:: Input for this task
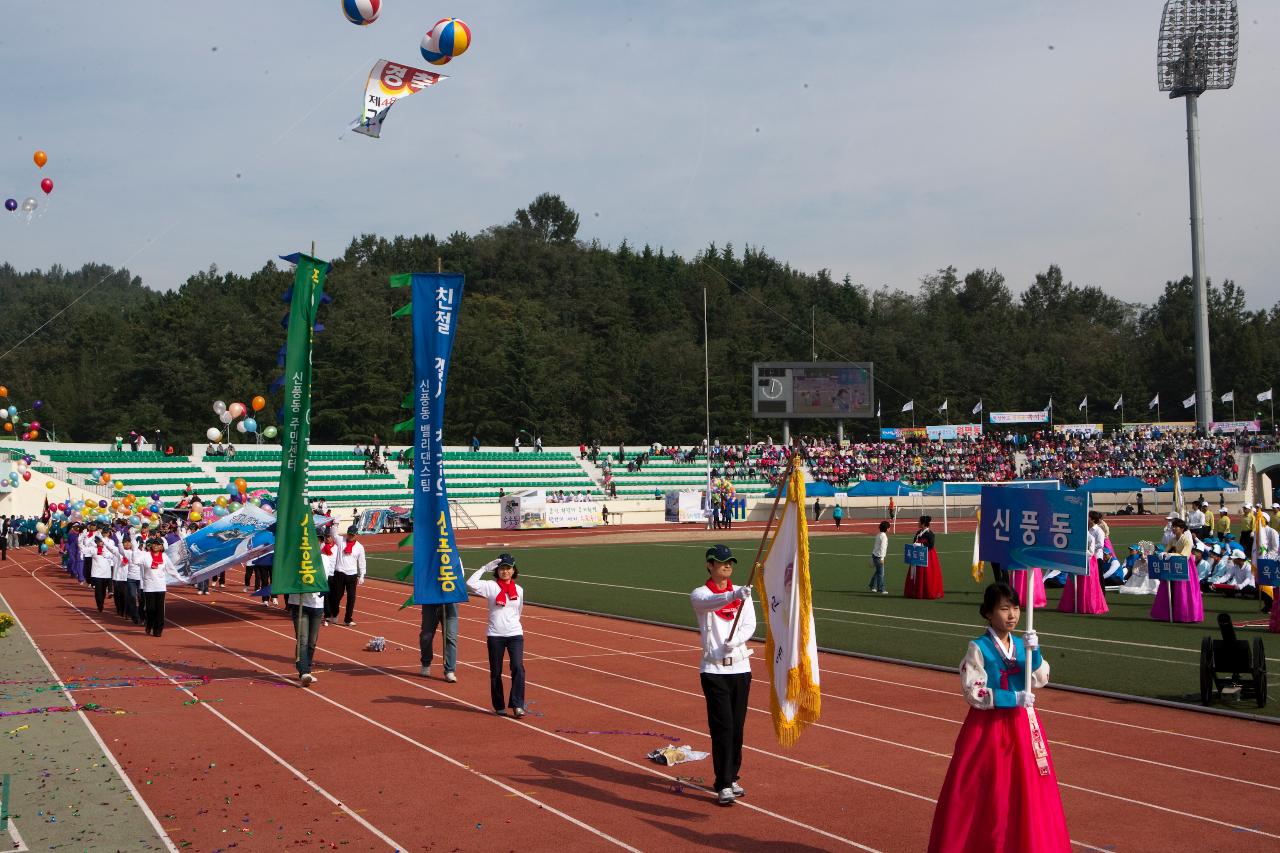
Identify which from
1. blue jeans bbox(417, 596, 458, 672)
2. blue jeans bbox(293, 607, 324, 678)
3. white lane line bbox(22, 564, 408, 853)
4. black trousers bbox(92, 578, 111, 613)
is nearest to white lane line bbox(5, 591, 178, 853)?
::::
Without the pictures, reproduce every line of the records above exactly.

Identify which from
1. blue jeans bbox(417, 596, 458, 672)
2. blue jeans bbox(293, 607, 324, 678)
3. white lane line bbox(22, 564, 408, 853)
4. black trousers bbox(92, 578, 111, 613)
is nearest to white lane line bbox(5, 591, 178, 853)?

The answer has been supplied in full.